**What is being asked:** Present each line of the entries below that holds the word "chance".

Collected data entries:

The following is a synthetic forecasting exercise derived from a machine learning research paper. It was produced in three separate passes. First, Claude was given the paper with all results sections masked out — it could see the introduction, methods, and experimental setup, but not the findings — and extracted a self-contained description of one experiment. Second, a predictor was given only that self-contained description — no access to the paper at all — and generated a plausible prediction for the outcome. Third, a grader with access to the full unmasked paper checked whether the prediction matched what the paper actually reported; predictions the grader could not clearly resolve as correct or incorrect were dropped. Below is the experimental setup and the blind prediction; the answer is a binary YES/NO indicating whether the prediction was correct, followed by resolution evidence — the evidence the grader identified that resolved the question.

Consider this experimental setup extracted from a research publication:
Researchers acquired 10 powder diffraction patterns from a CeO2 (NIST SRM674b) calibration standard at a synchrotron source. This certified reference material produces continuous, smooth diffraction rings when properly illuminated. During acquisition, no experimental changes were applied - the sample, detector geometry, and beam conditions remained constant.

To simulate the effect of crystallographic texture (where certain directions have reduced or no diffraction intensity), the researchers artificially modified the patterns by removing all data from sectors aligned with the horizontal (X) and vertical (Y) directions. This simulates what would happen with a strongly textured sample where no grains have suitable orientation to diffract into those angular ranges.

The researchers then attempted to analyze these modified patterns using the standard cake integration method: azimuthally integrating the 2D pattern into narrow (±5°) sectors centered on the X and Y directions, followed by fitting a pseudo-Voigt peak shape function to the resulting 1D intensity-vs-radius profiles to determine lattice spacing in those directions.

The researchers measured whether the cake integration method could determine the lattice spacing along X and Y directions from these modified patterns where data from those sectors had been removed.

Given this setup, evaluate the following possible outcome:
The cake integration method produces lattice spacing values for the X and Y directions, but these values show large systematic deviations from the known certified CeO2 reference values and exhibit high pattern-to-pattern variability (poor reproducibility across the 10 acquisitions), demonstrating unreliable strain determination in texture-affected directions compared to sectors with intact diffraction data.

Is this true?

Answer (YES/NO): NO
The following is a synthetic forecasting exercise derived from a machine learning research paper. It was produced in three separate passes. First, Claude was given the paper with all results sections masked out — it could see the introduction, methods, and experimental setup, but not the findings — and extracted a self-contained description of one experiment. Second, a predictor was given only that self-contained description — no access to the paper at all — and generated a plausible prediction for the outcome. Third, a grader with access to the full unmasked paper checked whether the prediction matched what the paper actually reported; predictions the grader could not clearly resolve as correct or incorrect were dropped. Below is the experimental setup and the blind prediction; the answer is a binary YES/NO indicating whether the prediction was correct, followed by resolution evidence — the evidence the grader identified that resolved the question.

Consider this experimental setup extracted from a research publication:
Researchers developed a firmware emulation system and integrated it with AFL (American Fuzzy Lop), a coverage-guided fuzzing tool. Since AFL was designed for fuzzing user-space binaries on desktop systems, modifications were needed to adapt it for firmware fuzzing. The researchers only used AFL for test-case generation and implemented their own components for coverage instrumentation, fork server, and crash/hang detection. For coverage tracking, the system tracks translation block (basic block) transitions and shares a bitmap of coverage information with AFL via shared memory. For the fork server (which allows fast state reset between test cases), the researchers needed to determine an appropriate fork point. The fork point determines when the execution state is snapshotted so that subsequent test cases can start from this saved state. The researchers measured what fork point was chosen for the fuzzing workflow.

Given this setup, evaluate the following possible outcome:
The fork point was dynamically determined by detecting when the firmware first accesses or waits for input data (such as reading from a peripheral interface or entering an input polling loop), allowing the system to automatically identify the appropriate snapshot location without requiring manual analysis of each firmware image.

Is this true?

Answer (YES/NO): YES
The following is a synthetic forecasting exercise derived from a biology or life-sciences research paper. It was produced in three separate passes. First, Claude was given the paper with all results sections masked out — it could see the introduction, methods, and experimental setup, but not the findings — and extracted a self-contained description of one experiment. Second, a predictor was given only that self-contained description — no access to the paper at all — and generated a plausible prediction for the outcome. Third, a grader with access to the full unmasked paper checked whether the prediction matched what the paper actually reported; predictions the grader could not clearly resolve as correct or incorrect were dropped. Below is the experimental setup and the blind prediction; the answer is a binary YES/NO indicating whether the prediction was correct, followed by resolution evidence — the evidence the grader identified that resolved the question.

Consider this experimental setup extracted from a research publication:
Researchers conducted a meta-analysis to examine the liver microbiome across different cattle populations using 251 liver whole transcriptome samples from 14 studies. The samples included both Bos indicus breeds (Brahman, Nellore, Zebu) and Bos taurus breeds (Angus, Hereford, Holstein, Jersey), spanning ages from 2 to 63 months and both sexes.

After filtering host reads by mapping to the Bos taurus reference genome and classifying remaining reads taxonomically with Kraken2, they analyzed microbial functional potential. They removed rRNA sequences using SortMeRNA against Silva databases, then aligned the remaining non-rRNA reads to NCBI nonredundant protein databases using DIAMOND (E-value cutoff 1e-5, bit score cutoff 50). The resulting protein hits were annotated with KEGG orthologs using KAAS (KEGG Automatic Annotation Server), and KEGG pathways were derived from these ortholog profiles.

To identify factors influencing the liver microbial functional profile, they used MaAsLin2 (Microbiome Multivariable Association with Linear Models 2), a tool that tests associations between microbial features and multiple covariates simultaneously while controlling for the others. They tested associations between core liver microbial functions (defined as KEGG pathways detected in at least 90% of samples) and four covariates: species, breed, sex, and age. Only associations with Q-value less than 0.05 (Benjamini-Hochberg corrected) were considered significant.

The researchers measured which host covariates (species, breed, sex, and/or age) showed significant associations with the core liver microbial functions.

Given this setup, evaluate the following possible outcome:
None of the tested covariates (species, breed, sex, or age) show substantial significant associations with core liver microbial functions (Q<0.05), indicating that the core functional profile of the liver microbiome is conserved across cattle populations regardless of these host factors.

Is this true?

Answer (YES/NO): NO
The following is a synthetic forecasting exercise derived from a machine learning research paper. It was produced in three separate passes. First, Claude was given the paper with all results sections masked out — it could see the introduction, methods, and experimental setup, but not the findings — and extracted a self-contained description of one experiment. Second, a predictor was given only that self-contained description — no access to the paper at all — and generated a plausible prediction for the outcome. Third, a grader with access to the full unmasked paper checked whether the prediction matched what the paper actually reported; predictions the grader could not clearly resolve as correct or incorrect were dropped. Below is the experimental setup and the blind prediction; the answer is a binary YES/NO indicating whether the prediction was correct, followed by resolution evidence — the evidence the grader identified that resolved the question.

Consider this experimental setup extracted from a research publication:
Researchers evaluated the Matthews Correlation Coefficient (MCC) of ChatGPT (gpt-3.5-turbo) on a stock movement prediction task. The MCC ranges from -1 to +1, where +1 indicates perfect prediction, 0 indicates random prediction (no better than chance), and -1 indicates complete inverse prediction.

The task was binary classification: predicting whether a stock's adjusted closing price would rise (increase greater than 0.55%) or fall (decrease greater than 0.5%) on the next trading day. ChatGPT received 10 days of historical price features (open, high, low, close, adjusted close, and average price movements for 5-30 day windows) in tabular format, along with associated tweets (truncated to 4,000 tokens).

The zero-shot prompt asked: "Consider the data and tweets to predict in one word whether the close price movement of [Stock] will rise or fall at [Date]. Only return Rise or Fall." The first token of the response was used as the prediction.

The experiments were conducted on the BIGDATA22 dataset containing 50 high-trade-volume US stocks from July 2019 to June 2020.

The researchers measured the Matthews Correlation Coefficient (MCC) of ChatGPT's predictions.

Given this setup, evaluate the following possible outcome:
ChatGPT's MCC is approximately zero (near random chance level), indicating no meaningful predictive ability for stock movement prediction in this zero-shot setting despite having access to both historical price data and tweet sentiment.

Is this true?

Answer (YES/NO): YES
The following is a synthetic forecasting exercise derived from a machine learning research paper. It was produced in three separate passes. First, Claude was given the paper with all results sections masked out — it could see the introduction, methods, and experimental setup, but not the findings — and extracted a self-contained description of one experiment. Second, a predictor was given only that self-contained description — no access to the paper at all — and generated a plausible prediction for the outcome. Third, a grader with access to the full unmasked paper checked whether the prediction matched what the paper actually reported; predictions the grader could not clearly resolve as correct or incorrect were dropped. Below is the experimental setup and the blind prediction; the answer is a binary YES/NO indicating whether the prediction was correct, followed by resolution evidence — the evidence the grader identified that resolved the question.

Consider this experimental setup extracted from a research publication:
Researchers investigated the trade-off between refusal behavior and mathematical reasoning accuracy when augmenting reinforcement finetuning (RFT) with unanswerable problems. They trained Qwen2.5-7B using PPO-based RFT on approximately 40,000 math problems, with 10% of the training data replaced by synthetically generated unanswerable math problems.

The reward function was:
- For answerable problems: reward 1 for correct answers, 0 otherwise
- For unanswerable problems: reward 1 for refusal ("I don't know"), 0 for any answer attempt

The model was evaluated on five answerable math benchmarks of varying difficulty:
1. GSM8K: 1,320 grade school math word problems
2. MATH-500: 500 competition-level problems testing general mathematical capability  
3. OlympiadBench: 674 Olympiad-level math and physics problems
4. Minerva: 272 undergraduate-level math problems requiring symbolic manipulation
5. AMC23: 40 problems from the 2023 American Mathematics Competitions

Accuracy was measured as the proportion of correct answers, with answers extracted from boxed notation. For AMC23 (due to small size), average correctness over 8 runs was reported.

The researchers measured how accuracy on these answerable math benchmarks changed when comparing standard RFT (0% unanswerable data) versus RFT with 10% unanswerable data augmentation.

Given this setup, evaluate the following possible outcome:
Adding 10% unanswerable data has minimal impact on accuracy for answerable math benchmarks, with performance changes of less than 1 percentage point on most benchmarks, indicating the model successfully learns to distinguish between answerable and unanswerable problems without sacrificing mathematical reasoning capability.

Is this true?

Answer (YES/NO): NO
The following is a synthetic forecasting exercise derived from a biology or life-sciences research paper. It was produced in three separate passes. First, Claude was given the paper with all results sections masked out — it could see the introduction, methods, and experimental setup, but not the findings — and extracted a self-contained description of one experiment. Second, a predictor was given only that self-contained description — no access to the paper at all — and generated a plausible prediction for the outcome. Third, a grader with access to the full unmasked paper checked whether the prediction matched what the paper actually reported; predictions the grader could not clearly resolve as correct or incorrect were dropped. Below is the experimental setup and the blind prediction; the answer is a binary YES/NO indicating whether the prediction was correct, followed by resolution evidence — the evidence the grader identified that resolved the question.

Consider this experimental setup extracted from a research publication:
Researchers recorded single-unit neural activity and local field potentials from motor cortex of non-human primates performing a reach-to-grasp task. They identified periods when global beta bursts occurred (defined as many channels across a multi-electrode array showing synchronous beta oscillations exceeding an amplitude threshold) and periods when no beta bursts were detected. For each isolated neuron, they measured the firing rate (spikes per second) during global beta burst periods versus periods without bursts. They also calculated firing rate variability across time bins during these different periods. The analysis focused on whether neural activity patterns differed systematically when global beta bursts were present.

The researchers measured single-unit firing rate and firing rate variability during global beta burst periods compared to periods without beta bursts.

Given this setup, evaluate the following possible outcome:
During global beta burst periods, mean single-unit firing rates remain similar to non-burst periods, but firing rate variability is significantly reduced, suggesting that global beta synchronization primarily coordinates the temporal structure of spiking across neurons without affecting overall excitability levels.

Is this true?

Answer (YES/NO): NO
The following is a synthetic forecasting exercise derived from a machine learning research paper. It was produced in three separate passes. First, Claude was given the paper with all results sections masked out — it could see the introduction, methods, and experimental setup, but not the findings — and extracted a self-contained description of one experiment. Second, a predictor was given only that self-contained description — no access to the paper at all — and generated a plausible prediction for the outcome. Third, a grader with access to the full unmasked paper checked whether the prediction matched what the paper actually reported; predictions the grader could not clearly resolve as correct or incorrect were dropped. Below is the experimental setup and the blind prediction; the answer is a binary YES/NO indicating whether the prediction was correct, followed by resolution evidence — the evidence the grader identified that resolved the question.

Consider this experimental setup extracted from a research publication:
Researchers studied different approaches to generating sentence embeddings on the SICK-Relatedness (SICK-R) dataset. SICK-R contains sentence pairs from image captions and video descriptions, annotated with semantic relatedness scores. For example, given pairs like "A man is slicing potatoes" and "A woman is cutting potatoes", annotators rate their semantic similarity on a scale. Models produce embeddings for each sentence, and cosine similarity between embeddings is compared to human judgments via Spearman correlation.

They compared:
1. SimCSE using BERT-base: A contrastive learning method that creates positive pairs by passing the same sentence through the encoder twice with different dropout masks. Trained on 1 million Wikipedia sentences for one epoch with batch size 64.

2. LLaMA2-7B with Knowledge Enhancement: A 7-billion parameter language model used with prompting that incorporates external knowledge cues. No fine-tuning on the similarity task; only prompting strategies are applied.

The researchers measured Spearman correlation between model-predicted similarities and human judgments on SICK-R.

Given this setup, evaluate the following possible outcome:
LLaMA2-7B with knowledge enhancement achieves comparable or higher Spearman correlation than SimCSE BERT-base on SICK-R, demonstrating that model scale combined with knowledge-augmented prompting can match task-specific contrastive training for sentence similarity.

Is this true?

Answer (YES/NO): YES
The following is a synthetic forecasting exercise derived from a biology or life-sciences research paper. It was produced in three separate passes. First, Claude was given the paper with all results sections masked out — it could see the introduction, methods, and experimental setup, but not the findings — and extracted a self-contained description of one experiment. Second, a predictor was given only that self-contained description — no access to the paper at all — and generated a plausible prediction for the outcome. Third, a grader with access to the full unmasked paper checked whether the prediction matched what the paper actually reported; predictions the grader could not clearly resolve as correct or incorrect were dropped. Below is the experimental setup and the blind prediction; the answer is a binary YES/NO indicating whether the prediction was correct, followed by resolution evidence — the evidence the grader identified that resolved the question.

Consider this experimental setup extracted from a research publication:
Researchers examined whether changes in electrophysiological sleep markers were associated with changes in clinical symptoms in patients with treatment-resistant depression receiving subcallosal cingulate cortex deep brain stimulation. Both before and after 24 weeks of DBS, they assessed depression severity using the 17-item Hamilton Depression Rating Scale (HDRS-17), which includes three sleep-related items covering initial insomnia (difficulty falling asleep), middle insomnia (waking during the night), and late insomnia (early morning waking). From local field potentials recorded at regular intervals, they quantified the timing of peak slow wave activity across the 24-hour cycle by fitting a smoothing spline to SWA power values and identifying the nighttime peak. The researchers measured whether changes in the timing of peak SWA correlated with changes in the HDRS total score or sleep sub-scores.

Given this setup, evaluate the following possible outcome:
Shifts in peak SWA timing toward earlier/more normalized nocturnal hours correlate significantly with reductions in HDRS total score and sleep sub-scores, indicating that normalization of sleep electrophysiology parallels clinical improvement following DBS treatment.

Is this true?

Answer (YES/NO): NO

**Response for this exercise:**
Researchers evaluated the Matthews Correlation Coefficient (MCC) of ChatGPT (gpt-3.5-turbo) on a stock movement prediction task. The MCC ranges from -1 to +1, where +1 indicates perfect prediction, 0 indicates random prediction (no better than chance), and -1 indicates complete inverse prediction.
ChatGPT's MCC is approximately zero (near random chance level), indicating no meaningful predictive ability for stock movement prediction in this zero-shot setting despite having access to both historical price data and tweet sentiment.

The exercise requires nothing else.